* Given instruction A: Please reproduce the records below word for word, leaving out the pictures.

* Text to read:
* * * * * * * * *
In July 1995, the Partnership reduced its working capital reserves by
making a capital distribution of $441,447 ($37 per limited partnership unit).
After the distribution, the Partnership's adjusted capital contribution was $963
per unit.
On August 27, 1999, the Shasta Way joint venture in which the Partnership
and an affiliate owned a 42% and 58% interest, respectively, sold its property
for a gross sales price of $13,057,000, of which the Partnership's 42% share was
$5,483,940. The Partnership received its 42% share of the net proceeds, after
closing costs, in the amount of $5,390,812. On September 22, 1999, the
Partnership made a capital distribution of $5,297,364 ($444 per limited
partnership unit) from the proceeds of the sale.
In connection with two 1997 sales and the sale in August 1999, capital of
$10,093,626 ($846 per limited partnership unit) has been returned to the limited
partners, reducing the adjusted capital contribution to $117 per unit.
* * * * * * * * *
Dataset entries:

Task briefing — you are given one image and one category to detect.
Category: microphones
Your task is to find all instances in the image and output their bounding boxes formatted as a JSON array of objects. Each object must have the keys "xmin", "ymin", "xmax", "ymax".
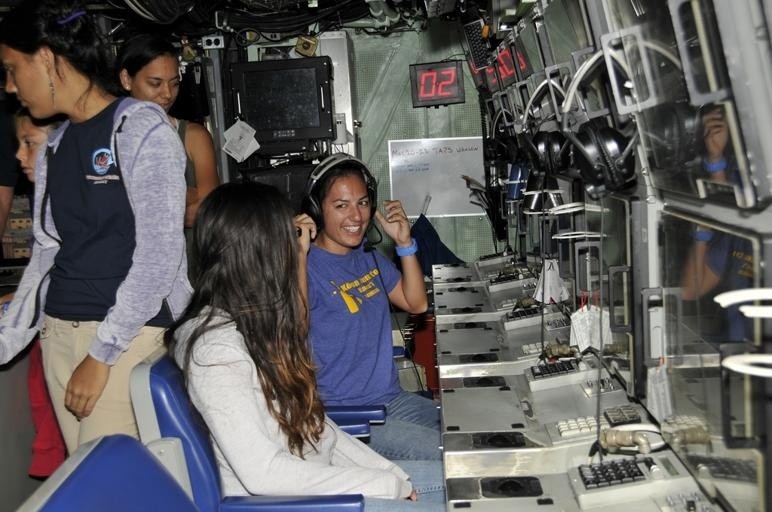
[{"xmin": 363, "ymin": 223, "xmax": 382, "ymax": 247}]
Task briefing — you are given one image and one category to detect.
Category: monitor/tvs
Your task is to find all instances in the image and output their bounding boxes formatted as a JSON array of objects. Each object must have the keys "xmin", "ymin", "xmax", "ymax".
* * * * * * * * *
* Given instruction B: Extend the passage on the partnership's capital distributions from the point where it stops.

* Exercise output A:
Task briefing — you are given one image and one category to detect.
Category: microphones
Your task is to find all instances in the image and output their bounding boxes formatted as a JSON array of objects. Each object must have the keys "xmin", "ymin", "xmax", "ymax".
[{"xmin": 363, "ymin": 223, "xmax": 382, "ymax": 247}]
Task briefing — you are given one image and one category to detect.
Category: monitor/tvs
Your task is to find all instances in the image and output their bounding boxes formatted as a JSON array of objects. Each object must have the keys "xmin", "ymin", "xmax", "ymax".

* Exercise output B:
At March 31, 2000, the Partnership had $1,279,404 in cash and cash
equivalents which is being retained primarily as a reserve in the event of any
claims for breach of representations or warranties in connection with the sale
Shasta Way, and as an additional reserve in connection with the liquidation of
the Partnership. The Partnership intends to liquidate and dissolve in 2000.
Cash distributions related to the first quarter of 1999 were made at an
annualized rate of 5.5% on the adjusted capital contribution of $561. At the
time of this distribution, the Partnership also made a special distribution of
$8.40 per limited partnership unit from operating reserves.
Results of Operations
- ---------------------
Operating Factors
As discussed above, the Shasta Way joint venture, in which the Partnership
and an affiliate owned a 42% and 58% interest, respectively, sold its property
on August 27, 1999. The Partnership received its 42% share of the net proceeds,
after closing costs, in the amount of $5,390,812 and recognized a gain of
$1,968,155 ($163.31 per limited partnership unit). The Shasta Way property was
100% leased at the time of sale.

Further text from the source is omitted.